#### Supplied text:

Methods: A question bank was developed to reflect institutional curriculum objectives and clinical scenarios commonly seen on the service. The questions were developed, validated and vetted in collaboration with medical educators and attending plastic surgeons yielding 20 questions available for use. Postgraduate year 1 residents were given a 10-question test before and after their plastic surgery rotation. A one-tailed paired t-test was used to assess improvement between the pre-rotation test and the post-rotation test.
Results: A total of 378 tests were administered with 228 (60%) pre- and post-rotation tests completed meeting inclusion criteria. Average percentage of correct answers for the pre-rotation test was 29% and 88% for the post-rotation test showing a differential improvement of 58% (p < 0.001).
Conclusion: Surgical trainee time is a limited commodity. Each clinical rotation needs proven consistent benefit for the trainees. We developed a questionnaire that documents the improvement in clinical knowledge after a one-month rotation on plastic surgery relative to before. The test results were consistent even when comparing trainees who did the rotation early versus late in the PGY-1 year. Clinical exposure reinforces and solidifies specialty learning.
Keywords: education, plastic surgery, curriculum, off-service rotations, general surgery training
Introduction
As the house of surgery has become increasingly specialized, the amount of exposure to different subspecialties and pathologies during training continues to be challenging. General surgery residency programs must prepare physicians to encounter a wide spectrum of diseases and conditions. This requires general surgery residents to rotate among the surgical subspecialties. Each rotation has a cost–benefit calculation. The value of any off-service rotation is weighted against the opportunity cost of what residents are not seeing or learning. The goal is to help develop well-trained residents with exposure to all facets of surgery for which they may eventually be consulted, treat directly, or triage for subspeciality care. Direct learning research has shown that the use of experiential learning, feedback, effective relationships with peers, diverse educational methods, and developing intrinsic motivation are the key factors in quality medical education.1–4 Simply reading about a disease process does not provide the same lasting educational benefit as clinical exposure and practical experience for both cognitive and technical skills.

#### Dataset section:
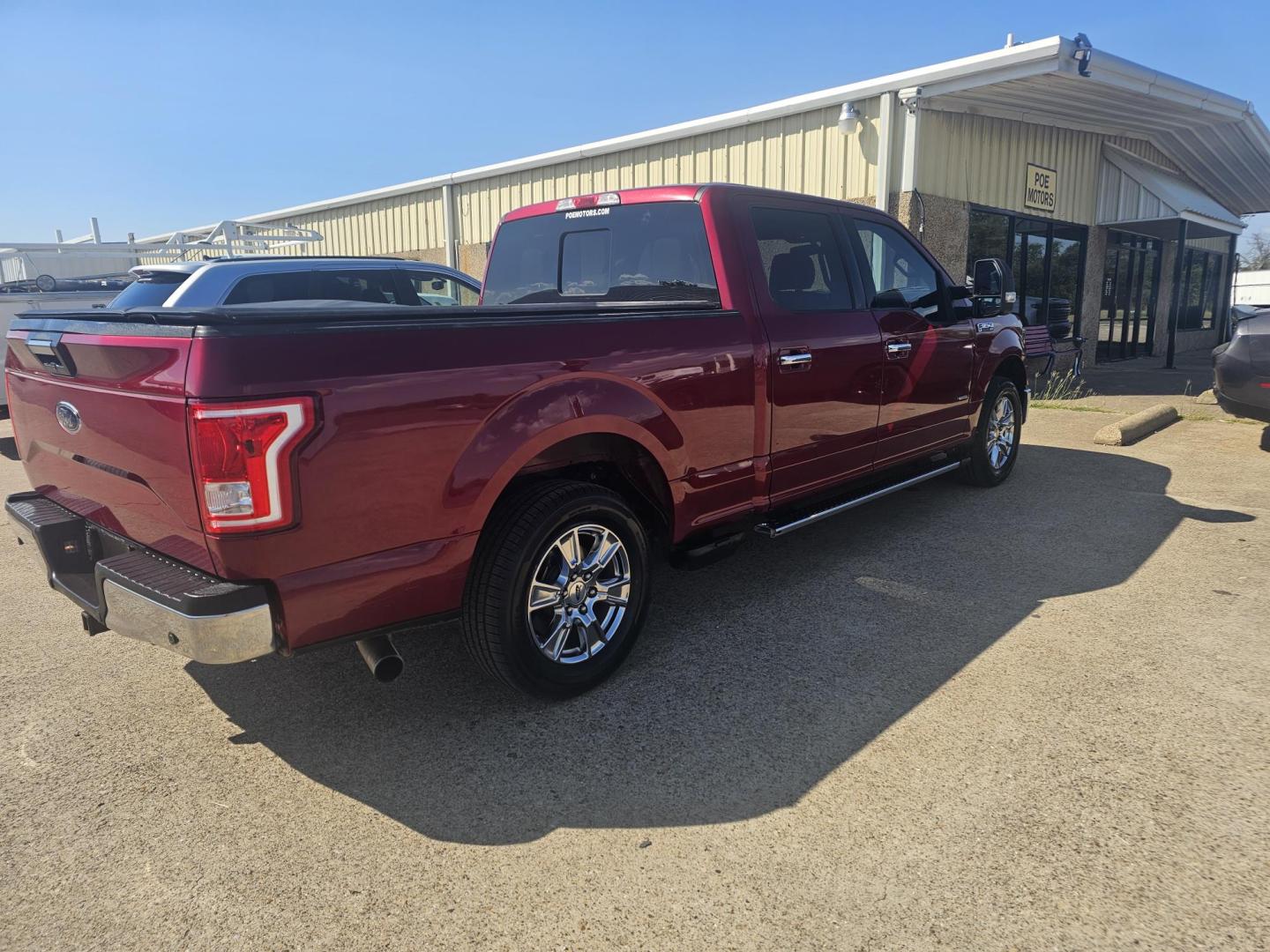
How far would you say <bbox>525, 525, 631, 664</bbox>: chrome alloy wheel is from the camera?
3051 millimetres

#### Aim of the task:
Reproduce word for word the passage of the plastic surgery rotation study that starts at "Conclusion: Surgical trainee" and ends at "solidifies specialty learning.".

#### Solution:
Conclusion: Surgical trainee time is a limited commodity. Each clinical rotation needs proven consistent benefit for the trainees. We developed a questionnaire that documents the improvement in clinical knowledge after a one-month rotation on plastic surgery relative to before. The test results were consistent even when comparing trainees who did the rotation early versus late in the PGY-1 year. Clinical exposure reinforces and solidifies specialty learning.